Best practices for loading external features during stochastic training

According to 6.1 Training GNN for Node Classification with Neighborhood Sampling — DGL 0.8 documentation, “The node features can be stored in either memory or external storage. Note that we only need to load the input nodes’ features, as opposed to load the features of all nodes as in full graph training.”

I’m still unsure how to best to this. From what I understand, we need to load and assign the features using blocks[0].srcdata. A naive way of doing this could be as follows: If we have, say 3,000,000 nodes, and every node has a unique feature, we store 3,000,000 files corresponding to a unique ID. We store this unique id as a node feature that we can access, e.g. g.ndata["node_feature_id"]. Then during training, for each neighbourhood sample, we load the relevant features according to the node feature id.

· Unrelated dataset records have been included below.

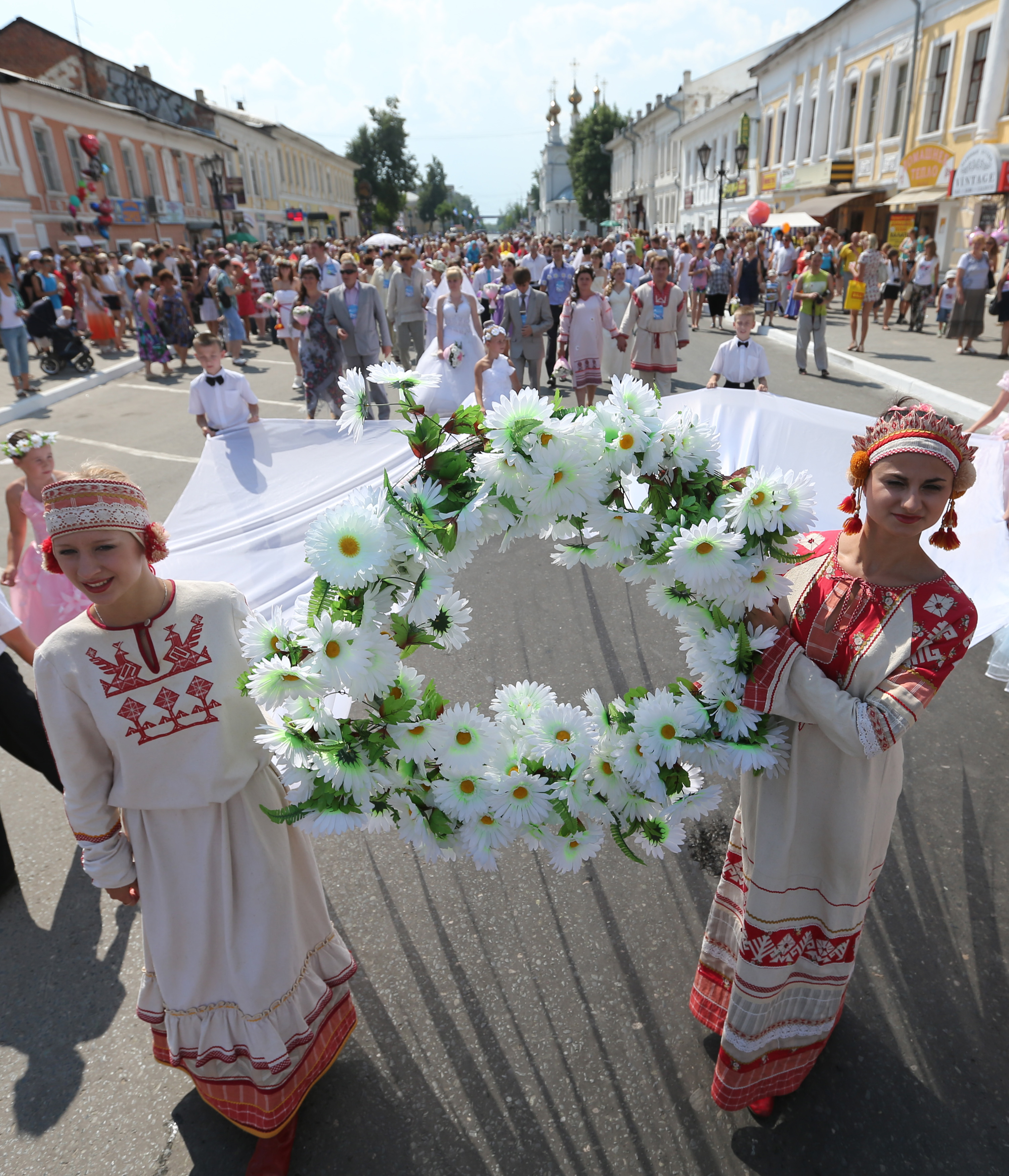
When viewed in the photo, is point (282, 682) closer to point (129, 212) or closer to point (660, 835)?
point (660, 835)

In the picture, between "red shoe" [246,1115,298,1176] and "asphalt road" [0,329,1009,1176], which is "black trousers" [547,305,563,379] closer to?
"asphalt road" [0,329,1009,1176]

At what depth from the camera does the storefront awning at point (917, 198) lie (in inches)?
913

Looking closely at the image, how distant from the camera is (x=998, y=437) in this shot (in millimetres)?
4766

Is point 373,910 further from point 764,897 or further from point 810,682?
point 810,682

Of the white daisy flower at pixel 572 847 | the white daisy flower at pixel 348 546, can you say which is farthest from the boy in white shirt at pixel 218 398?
the white daisy flower at pixel 572 847

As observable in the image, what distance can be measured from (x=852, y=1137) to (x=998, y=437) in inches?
158

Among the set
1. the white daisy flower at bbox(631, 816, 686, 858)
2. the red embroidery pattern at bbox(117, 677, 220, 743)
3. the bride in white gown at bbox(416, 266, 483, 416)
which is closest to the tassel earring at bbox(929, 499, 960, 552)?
the white daisy flower at bbox(631, 816, 686, 858)

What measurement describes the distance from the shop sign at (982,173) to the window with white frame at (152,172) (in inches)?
1340

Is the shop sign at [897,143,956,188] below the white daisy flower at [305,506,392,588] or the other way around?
the other way around

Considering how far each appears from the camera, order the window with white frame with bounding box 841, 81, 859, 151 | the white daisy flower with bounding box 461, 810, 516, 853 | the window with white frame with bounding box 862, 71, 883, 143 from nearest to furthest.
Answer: the white daisy flower with bounding box 461, 810, 516, 853, the window with white frame with bounding box 862, 71, 883, 143, the window with white frame with bounding box 841, 81, 859, 151

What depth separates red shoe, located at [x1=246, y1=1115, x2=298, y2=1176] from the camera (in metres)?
2.34

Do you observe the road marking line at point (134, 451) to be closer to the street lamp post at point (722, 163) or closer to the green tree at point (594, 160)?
the street lamp post at point (722, 163)

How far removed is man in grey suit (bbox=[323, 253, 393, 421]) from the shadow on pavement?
754 cm

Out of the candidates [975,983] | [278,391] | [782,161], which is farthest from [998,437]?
[782,161]
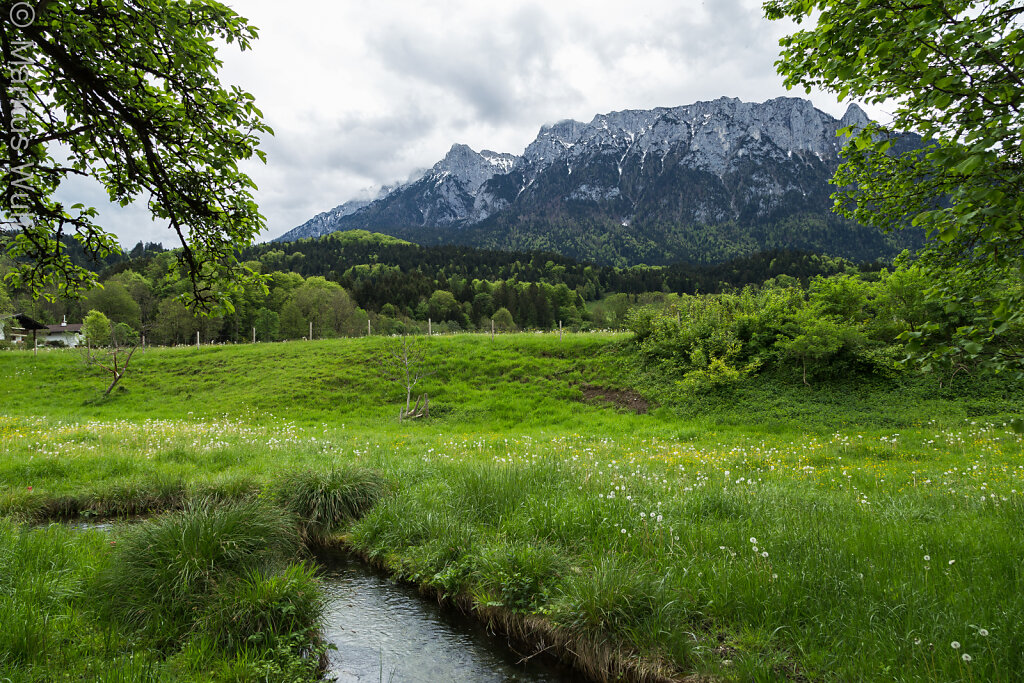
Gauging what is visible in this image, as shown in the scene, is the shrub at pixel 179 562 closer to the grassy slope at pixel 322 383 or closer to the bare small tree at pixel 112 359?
the grassy slope at pixel 322 383

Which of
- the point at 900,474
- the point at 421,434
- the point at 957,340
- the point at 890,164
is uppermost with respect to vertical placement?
the point at 890,164

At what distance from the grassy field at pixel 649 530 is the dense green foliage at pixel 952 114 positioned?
2.44 meters

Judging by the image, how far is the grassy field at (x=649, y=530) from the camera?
4.34 metres

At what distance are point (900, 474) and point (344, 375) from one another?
27522mm

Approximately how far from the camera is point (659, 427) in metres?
19.3

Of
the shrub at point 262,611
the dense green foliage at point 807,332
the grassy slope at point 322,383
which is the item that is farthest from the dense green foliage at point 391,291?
the shrub at point 262,611

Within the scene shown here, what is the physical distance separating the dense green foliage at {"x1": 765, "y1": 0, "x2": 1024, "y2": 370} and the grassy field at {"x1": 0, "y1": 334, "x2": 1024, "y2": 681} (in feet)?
7.99

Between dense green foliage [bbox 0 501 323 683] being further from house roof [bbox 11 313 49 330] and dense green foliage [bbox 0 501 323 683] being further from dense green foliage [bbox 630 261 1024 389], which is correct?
house roof [bbox 11 313 49 330]

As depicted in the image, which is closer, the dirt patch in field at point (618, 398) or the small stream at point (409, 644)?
the small stream at point (409, 644)

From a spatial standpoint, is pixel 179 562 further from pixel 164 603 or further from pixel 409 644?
pixel 409 644

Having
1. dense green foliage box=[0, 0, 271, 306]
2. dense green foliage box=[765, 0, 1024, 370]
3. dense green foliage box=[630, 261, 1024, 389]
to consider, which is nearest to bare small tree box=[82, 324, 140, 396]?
dense green foliage box=[0, 0, 271, 306]

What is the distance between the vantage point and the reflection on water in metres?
5.05

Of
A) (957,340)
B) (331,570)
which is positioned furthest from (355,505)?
(957,340)

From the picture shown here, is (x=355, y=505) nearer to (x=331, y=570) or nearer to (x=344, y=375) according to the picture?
(x=331, y=570)
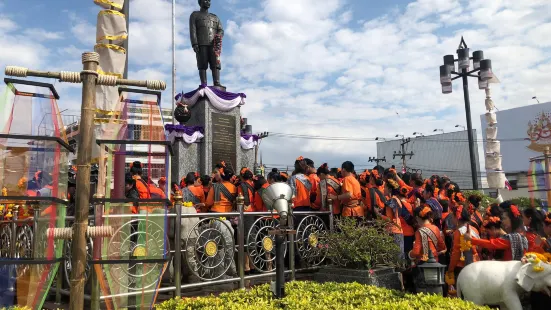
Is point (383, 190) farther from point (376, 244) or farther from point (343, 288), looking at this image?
point (343, 288)

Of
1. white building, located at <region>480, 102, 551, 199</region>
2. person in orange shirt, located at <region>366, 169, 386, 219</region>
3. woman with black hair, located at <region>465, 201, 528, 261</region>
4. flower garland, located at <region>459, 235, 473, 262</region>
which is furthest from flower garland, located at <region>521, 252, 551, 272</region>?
white building, located at <region>480, 102, 551, 199</region>

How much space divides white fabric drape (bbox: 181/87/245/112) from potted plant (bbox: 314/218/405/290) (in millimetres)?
7016

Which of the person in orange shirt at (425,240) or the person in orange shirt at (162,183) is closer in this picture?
the person in orange shirt at (162,183)

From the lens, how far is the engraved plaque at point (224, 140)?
12.2 meters

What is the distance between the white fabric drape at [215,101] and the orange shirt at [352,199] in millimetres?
5877

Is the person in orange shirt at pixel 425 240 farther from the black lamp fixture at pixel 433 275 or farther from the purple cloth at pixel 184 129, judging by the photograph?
the purple cloth at pixel 184 129

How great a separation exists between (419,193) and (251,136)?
6.24 metres

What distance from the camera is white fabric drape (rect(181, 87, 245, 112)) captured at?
12.2 metres

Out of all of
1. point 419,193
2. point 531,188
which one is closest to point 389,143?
point 531,188

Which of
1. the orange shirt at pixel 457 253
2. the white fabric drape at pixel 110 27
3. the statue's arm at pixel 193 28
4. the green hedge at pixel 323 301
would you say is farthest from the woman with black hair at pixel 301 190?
the statue's arm at pixel 193 28

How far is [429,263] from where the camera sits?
472 cm

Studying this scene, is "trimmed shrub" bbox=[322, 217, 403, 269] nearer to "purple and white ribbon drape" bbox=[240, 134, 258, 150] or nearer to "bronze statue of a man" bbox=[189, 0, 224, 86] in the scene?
"purple and white ribbon drape" bbox=[240, 134, 258, 150]

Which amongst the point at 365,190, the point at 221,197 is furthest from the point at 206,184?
the point at 365,190

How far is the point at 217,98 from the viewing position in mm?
12266
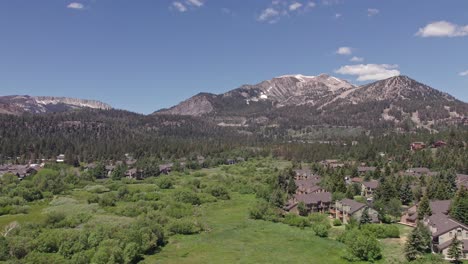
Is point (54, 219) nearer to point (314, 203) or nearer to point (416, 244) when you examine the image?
point (314, 203)

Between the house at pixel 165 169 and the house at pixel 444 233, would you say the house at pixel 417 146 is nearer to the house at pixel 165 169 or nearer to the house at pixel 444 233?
the house at pixel 165 169

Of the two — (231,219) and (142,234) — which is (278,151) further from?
(142,234)

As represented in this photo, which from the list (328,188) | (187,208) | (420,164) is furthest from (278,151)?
(187,208)

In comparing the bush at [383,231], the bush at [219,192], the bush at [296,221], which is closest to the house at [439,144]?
the bush at [219,192]

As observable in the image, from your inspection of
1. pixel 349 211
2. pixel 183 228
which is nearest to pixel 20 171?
pixel 183 228

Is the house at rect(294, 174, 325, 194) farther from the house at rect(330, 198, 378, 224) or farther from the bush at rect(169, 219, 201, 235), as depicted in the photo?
the bush at rect(169, 219, 201, 235)
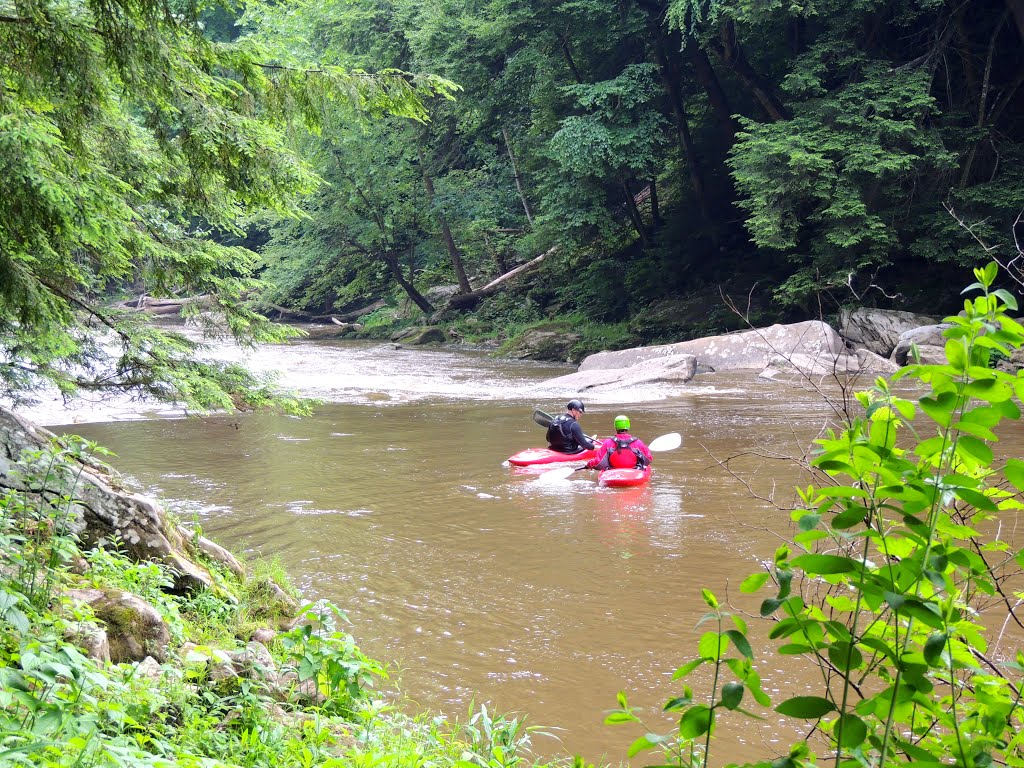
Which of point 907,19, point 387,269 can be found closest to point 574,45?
point 907,19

However, is this the only way of doing this? It does not seem very efficient in terms of storing so many small files, and also, it is inconvenient to keep track of each node id, making sure they correctly correspond to the correct graph. With my data, it would be much more maintainable to store the node ids as strings, but we cannot store strings in ndata.

Or, you can store the features as a tensor with 3,000,000 rows in a single file, and during loading you only load the file partially. HDF5 (or Zarr if you want parallel access) does that well.

For efficiency reasons we would recommend indexing node features by consecutive integers 0, 1, …, N-1. If you have strings you can try additionally bookkeeping a map from those integers to your string IDs.